Search code examples
javaarraysaudiobytejava-audio

How to turn a PCM byte array into little-endian and mono?


I'm trying to feed audio from an online communication app into the Vosk speech recognition API.

The audio comes in form of a byte array and with this audio format PCM_SIGNED 48000.0 Hz, 16 bit, stereo, 4 bytes/frame, big-endian. In order to be able to process it with Vosk, it needs to be mono and little-endian.

This is my current attempt:

        byte[] audioData = userAudio.getAudioData(1);
        short[] convertedAudio = new short[audioData.length / 2];
        ByteBuffer buffer = ByteBuffer.allocate(convertedAudio.length * Short.BYTES);
        
        // Convert to mono, I don't think I did it right though
        int j = 0;
        for (int i = 0; i < audioData.length; i += 2)
            convertedAudio[j++] = (short) (audioData[i] << 8 | audioData[i + 1] & 0xFF);

        // Convert to little endian
        buffer.order(ByteOrder.BIG_ENDIAN);
        for (short s : convertedAudio)
            buffer.putShort(s);
        buffer.order(ByteOrder.LITTLE_ENDIAN);
        buffer.rewind();

        for (int i = 0; i < convertedAudio.length; i++)
            convertedAudio[i] = buffer.getShort();

        queue.add(convertedAudio);

Solution

  • I had this same problem and found this stackoverflow post that converts the raw pcm byte array into an audio input stream.

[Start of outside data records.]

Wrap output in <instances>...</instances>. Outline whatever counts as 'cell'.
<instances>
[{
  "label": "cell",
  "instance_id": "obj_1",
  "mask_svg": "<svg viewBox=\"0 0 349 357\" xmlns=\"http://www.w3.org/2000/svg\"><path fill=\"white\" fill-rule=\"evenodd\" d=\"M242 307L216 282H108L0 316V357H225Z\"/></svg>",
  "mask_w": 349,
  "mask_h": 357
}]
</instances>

    I assume you're using Java Discord API (JDA), so here's my initial code I have for the 'handleUserAudio()' function that utilizes vosk, and the code in the link I provided above:

                    // Define audio format that vosk uses
                AudioFormat target = new AudioFormat(
                        16000, 16, 1, true, false);
    
                try {
                    byte[] data = userAudio.getAudioData(1.0f);
                    // Create audio stream that uses the target format and the byte array input stream from discord
                    AudioInputStream inputStream = AudioSystem.getAudioInputStream(target,
                            new AudioInputStream(
                                    new ByteArrayInputStream(data), AudioReceiveHandler.OUTPUT_FORMAT, data.length));
    
                    // This is what was used before
    //                InputStream inputStream = new ByteArrayInputStream(data);
    
                    int nbytes;
                    byte[] b = new byte[4096];
                    while ((nbytes = inputStream.read(b)) >= 0) {
                        if (recognizer.acceptWaveForm(b, nbytes)) {
                            System.out.println(recognizer.getResult());
                        } else {
                            System.out.println(recognizer.getPartialResult());
                        }
                    }
    //                queue.add(data);
                } catch (Exception e) {
                    e.printStackTrace();
                }
    

    This works thus far, however, it throws everything into the '.getPartialResult()' method of the recognizer, but at least vosk is understanding the audio coming from the discord bot.